Pourquoi la question est urgente en 2026

En mai 2026, le RIVM signale une nouvelle épidémie d'Ebola dans la province d'Ituri, à l'est de la République démocratique du Congo. La variante Bundibugyo est en cause, aucun vaccin approuvé n'existe pour cette souche, et l'épidémie s'est déjà propagée vers des zones urbaines et au-delà des frontières nationales. L'Organisation mondiale de la santé a déclaré cette situation Urgence de santé publique de portée internationale (USPPI).


Ce n'est pas un signal lointain. C'est un rappel que les chaînes d'interdépendance européennes, déplacements internationaux, réseaux de soins, équipes dispersées, congrès sectoriels, peuvent être perturbées rapidement. La vraie question n'est pas "est-ce que ça nous touchera ?" mais "combien de temps nous faudra-t-il pour basculer en mode crise si c'est nécessaire ?"


Chez 2 Stream, nous travaillons régulièrement avec des équipes de communication corporate, des fédérations sectorielles et des organisateurs d'événements internationaux. Ce que nous observons systématiquement : les organisations qui ont préparé leur dispositif de communication en amont gèrent les crises deux fois plus vite et avec deux fois moins de dégâts réputationnels que celles qui improvisent. Pas parce qu'elles ont prévu exactement ce qui allait arriver, mais parce qu'elles ont structuré leur capacité à réagir.


Qu'est-ce qu'un plan de communication de crise concret ?

Un plan de communication de crise n'est pas un document de 40 pages qui dort dans un dossier partagé.
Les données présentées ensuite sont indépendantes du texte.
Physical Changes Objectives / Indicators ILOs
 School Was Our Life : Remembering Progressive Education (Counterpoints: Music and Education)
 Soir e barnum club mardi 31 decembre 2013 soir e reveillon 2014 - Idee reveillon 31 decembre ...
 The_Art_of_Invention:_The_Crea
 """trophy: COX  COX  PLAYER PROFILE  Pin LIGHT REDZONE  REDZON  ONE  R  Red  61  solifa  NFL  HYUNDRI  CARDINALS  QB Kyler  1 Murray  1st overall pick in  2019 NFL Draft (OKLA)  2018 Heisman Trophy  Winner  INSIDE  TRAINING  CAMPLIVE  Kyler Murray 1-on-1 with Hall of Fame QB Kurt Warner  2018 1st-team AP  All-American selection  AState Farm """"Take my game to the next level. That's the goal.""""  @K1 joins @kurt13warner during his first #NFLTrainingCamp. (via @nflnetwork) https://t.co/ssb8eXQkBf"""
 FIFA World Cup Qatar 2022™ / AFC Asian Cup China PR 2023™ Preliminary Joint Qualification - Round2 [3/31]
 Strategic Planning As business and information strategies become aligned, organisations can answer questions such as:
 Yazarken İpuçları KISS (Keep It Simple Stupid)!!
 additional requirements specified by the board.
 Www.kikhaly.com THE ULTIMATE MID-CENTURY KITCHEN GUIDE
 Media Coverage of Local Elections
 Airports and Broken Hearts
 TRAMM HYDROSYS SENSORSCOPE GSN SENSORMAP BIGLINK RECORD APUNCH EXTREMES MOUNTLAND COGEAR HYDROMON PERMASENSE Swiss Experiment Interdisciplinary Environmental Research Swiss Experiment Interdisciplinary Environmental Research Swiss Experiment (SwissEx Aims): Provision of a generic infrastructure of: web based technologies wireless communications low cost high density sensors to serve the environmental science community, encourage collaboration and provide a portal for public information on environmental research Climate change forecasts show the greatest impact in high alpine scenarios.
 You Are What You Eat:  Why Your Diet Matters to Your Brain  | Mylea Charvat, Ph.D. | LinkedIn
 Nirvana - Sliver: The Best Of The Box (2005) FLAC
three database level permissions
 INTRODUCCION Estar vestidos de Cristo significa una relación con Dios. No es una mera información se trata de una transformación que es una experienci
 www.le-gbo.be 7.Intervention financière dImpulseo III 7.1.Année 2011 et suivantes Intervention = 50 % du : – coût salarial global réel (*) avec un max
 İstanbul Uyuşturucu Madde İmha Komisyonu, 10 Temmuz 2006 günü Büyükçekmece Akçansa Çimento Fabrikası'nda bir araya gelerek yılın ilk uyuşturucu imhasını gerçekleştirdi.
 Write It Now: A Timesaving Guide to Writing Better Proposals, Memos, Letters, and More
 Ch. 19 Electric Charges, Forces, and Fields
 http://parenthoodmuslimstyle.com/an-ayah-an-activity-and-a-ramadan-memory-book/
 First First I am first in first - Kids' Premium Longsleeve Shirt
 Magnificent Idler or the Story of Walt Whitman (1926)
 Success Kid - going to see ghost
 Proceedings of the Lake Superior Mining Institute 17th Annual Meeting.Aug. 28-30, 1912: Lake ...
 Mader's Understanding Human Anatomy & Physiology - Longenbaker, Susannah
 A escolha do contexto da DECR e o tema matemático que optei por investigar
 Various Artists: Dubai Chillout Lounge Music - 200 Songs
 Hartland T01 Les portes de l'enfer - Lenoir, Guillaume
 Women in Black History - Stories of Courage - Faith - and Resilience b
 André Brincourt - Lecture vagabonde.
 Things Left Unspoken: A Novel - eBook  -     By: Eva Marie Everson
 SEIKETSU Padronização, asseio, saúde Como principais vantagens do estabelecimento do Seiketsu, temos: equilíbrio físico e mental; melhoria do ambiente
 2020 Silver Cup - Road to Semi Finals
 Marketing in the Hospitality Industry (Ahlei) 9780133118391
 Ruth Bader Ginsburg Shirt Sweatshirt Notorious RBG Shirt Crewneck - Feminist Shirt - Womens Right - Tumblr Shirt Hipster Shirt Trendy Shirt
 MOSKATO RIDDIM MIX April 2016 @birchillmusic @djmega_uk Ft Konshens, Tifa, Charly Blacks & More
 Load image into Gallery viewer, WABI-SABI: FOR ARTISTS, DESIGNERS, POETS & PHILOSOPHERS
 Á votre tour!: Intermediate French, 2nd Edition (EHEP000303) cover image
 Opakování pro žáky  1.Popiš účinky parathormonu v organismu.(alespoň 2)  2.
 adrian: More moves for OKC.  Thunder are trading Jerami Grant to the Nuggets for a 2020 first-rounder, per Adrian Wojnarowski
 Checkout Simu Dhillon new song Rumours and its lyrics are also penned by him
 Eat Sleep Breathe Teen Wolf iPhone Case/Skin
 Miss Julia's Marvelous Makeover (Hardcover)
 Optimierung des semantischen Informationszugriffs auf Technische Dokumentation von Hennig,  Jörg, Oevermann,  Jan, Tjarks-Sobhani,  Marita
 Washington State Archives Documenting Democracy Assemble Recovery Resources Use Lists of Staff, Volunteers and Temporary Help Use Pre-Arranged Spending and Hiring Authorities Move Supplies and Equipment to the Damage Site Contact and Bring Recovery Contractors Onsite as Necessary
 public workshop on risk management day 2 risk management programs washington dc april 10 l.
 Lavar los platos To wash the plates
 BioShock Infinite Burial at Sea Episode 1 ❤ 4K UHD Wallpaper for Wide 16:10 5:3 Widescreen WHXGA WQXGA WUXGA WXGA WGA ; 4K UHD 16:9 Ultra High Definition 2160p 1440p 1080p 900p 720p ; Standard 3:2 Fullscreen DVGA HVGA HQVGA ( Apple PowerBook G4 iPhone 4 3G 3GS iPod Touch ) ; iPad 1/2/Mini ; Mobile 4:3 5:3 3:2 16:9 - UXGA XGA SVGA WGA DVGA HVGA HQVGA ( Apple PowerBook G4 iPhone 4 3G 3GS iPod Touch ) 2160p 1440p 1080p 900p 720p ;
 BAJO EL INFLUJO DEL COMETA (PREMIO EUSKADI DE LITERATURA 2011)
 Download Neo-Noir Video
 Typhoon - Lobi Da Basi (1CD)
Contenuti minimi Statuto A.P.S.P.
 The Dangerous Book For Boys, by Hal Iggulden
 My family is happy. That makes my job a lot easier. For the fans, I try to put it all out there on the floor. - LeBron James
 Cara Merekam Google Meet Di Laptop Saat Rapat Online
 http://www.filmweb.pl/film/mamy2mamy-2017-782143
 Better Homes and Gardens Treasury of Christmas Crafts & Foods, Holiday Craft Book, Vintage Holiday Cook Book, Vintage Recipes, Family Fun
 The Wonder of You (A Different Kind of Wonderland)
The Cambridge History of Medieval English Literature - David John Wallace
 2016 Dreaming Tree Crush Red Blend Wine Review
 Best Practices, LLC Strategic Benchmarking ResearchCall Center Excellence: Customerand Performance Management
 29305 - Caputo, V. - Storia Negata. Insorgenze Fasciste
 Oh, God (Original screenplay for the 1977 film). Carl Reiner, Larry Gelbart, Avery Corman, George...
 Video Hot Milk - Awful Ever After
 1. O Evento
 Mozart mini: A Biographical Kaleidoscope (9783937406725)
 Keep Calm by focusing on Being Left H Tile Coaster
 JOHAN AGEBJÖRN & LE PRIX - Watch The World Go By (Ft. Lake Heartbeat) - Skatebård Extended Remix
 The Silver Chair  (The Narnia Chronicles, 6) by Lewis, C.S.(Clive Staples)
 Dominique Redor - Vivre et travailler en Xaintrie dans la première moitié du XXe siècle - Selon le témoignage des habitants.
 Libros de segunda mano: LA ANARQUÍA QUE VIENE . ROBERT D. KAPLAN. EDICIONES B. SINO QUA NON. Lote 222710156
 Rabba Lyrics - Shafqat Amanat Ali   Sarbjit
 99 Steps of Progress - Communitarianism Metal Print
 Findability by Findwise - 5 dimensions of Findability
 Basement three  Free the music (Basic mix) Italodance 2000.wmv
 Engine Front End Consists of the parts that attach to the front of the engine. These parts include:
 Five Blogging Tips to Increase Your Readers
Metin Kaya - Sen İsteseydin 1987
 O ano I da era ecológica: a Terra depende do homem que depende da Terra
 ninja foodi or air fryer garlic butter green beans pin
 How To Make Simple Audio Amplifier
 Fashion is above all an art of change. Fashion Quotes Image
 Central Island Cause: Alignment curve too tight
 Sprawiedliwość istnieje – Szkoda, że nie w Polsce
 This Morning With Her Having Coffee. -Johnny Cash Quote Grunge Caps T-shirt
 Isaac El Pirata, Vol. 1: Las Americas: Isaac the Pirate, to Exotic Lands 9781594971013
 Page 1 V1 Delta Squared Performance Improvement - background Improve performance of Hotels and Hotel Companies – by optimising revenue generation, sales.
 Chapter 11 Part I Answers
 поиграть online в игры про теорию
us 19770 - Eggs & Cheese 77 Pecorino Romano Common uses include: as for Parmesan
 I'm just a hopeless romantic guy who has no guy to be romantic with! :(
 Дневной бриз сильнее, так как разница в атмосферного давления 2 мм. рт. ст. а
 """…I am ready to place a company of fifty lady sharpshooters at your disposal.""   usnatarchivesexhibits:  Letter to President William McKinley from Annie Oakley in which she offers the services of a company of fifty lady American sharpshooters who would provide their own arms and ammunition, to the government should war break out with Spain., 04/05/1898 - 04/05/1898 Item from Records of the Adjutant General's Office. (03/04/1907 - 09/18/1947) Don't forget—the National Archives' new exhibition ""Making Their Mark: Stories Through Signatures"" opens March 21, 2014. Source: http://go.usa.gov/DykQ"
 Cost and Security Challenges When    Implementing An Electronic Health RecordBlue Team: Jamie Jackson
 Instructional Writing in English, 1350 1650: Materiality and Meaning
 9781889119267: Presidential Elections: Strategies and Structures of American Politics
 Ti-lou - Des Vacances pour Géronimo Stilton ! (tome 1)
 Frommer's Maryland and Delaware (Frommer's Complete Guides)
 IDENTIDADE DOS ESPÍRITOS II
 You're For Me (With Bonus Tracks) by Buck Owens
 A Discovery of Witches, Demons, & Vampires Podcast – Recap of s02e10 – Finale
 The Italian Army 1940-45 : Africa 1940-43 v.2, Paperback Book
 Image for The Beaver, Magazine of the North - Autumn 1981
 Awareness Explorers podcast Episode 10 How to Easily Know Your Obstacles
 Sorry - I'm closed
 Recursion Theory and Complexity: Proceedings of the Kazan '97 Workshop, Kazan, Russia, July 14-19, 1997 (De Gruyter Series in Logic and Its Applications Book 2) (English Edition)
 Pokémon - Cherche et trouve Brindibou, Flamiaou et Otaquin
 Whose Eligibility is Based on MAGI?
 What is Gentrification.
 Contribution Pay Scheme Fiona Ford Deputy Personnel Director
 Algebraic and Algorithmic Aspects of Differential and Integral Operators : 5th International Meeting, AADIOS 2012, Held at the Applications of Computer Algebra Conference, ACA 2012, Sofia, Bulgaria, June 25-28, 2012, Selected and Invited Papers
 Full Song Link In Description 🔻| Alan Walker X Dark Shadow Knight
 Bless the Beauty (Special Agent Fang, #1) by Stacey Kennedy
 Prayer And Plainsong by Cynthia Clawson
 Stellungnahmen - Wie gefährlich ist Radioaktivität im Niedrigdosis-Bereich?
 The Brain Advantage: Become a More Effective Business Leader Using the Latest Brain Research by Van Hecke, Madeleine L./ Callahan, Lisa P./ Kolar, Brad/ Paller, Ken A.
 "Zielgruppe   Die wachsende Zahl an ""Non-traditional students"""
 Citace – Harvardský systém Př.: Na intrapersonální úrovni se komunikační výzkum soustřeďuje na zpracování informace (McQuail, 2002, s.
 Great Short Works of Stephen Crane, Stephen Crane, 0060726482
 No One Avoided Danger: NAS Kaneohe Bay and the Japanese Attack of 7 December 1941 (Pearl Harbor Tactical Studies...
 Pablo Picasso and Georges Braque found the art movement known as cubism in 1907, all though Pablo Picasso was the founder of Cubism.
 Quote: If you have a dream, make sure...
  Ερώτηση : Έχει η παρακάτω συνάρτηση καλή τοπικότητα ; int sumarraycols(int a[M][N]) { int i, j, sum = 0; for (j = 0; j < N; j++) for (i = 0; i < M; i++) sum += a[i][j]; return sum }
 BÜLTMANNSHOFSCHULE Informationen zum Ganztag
C'est un dispositif opérationnel qui répond à six questions simples avant que la crise éclate.


Qui décide ? Désignez un comité de crise restreint avec des rôles clairs : décideur, porte-parole interne, porte-parole externe, coordinateur technique.


Qui parle ? Identifiez vos porte-paroles selon le type de crise. Un CEO pour les investisseurs et les médias. Un DRH pour les collaborateurs. Un expert médical ou scientifique pour les questions sanitaires.


Via quels canaux ? Email interne, intranet, live streaming, webinaire, communiqué de presse, réseaux sociaux institutionnels. Chaque canal a un public et un délai de réaction différents.


En combien de temps ? Fixez des seuils : première communication interne sous deux heures, première communication externe sous quatre heures, premier point de situation live sous 24 heures.


Dans quelles langues ? Pour les organisations internationales, le multilinguisme n'est pas un luxe. C'est une condition de crédibilité.


Que faire en cas d'information contradictoire ? Préparez une procédure de validation rapide. La vitesse sans vérification aggrave la crise.


Les étapes de la gestion de crise : avant, pendant, après

La gestion de crise se joue en trois temps, et le premier est le plus souvent négligé.


Avant : construire la résilience

C'est ici que tout se joue. L'European Centre for Disease Prevention and Control (ECDC) le confirme dans ses cadres de préparation : la surveillance épidémiologique ne suffit pas. Il faut une capacité opérationnelle de réponse, pas seulement une capacité de détection.


Pour les organisations, cela signifie :

  • Rédiger une crisis content kit : messages types, FAQ internes et externes, modèles de prise de parole pour la direction, formats de briefing live

  • Tester le dispositif sur des scénarios réalistes : interdiction de voyager soudaine, vague de contagion et télétravail forcé, question de presse en direct

  • Préparer une infrastructure de communication hybride capable de fonctionner sans déplacements physiques


Ce dernier point est souvent sous-estimé. Beaucoup d'organisations ont un plan de continuité informatique. Très peu ont un plan de continuité de la communication.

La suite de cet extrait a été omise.